Um simples episódio nos dará ideia dos métodos de que este homem
benemérito se servia para elevar insensivelmente o coração do aluno acima das
baixezas humanas, sem que ele pressentisse tal intuito. Era tão patente a
probidade do eclesiástico e tão firme o seu bom senso, que muita gente preferia
confiar-lhe suas esmolas em vez de aos padres ricos das cidades. Certo dia, em
que lhe deram algum dinheiro para os pobres, teve o moço a fraqueza de, a
título de pobre, pedir-lhe a sua parte.

— "Não, disse-lhe o vigário, nós somos
irmãos, és coisa minha; e só devo tocar neste dinheiro para o empregar como me
foi determinado." A seguir, porém, deu-lhe de suas economias a quantia
solicitada.

Lições
como esta raras vezes se perdem no coração dos homens que não estão totalmente
corrompidos.


estou cansado de falar em terceira pessoa; a preocupação é inútil porque você
já viu, meu caro concidadão, que esse infeliz fugitivo era eu.
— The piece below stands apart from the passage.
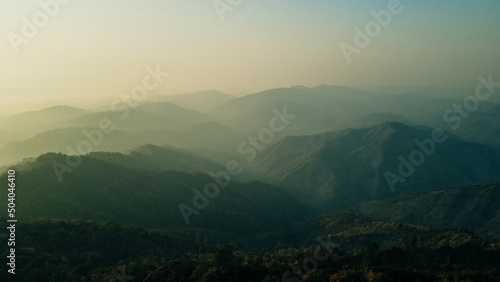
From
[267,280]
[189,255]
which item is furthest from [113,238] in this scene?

Creio-me
bastante desviado dos desatinos da juventude para poder confessá-los,
e a mão que se me estendeu bem merece que eu, sacrificando embora um pouco de
vergonha, preste algumas homenagens aos benefícios que dela recebi.
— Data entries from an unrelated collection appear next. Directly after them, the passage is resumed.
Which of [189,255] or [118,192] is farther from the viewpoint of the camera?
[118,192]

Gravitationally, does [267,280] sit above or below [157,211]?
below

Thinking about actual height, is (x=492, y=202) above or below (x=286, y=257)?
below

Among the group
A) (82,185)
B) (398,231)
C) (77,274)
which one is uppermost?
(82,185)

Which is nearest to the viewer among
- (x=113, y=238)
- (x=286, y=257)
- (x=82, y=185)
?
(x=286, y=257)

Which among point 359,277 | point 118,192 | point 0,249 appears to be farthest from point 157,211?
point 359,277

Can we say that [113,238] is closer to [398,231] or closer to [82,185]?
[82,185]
O que mais me sensibilizava era
ver, na vida particular do meu
digno mestre, a virtude sem hipocrisia, a humanidade sem desfalecimentos, juízos sempre rectos e simples, e uma conduta
constantemente de acordo com esses juízos. Não lhe importava saber se os que
recebiam seu auxílio iam ou não à missa, se se confessavam muitas vezes ou
jejuavam nos dias de preceito, se faziam abstinência, nem lhes impunha outras
condições semelhantes, sem as quais morreríamos de necessidade se tivéssemos
que contar com a ajuda dos devotos.

Suas observações davam-me coragem, e, longe de alardear em sua
presença o zelo próprio de um novo prosélito, nunca lhe ocultava meu modo de
pensar, sem nele advertir jamais o menor sinal de reprovação. Pensava às vezes
comigo: perdoa-me a indiferença pelo culto que abracei pela que me vê ter
também pelo culto em que nasci; sabe que a minha indiferença já não é
sectarismo. Mas que pensar, quando o ouvia, de vez em quando, aprovar os dogmas
contrários aos da Igreja romana, parecendo não ter em grande estima as suas
cerimónias? Crê-lo-ia um protestante disfarçado, se não o visse tão fiel a essas
práticas, a que, aparentemente, não prestava grande atenção; mas, observando
que cumpria tão pontualmente seus deveres de sacerdote, sem testemunhas, como
em público, não sabia como interpretar essas contradições. Exceptuando o
defeito que, em outros tempos, fora a causa de sua desgraça, e de que não se
havia corrigido muito, levava vida exemplar: seus costumes eram
irrepreensíveis, sua forma de pensar judiciosa e honesta. Vivia com ele na
maior intimidade, e aprendi a respeitá-lo cada vez mais; conquistou-me
inteiramente o coração com tantas bondades, o que me fazia esperar, com curiosa
inquietação, o momento de saber em que princípios fundava uma vida tão uniforme
e singular.

Esse momento não se apresentou logo. Antes de se abrir com o
discípulo, fez germinar as sementes da razão e da bondade que lhe lançara na
alma. O que havia mais difícil de destruir em mim era uma orgulhosa misantropia, certa quizília contra os ricos e os homens felizes deste mundo,
como se eles o fossem à minha custa, ou a sua pretensa felicidade me tivesse
sido usurpada.

A louca vaidade da juventude, que se subleva
contra a humilhação, provocava-me
este humor colérico; e o amor próprio, que meu mentor procurava despertar em
mim, feria-me a soberba, tornando os homens ainda mais vis a meus olhos; todo o
meu desprezo e ódio se concentrava neles.

Não
combateu este orgulho directamente, mas não consentiu que se transformasse em
dureza de alma; não me privou da estima própria, mas fê-la menos desdenhosa
para com os outros. Apontava-me sempre as falsas aparências, mostrando-me os
males reais que nelas se ocultam, e ensinava-me a deplorar as faltas de meus
semelhantes, a comover-me com suas misérias, a sentir por eles mais pena que
inveja. Um profundo sentimento das próprias misérias inspirava-lhe compaixão
pelas fraquezas alheias, considerando sempre os homens vítimas de seus vícios e
dos alheios; via os pobres gemer sob o jugo dos ricos, e os ricos sob o jugo
dos preconceitos. Crê, dizia-me ele, as ilusões não nos encobrem os males, aumentam-no-los,
dando valor aos que o não têm, e fazendo-nos sofrer mil privações que, sem
elas, não sentiríamos. A paz da alma consiste no desprezo por tudo quanto a
possa perturbar: o homem que mais apego tem à vida é o que menos a desfruta, e
o mais infeliz, o que mais avidamente aspira à felicidade.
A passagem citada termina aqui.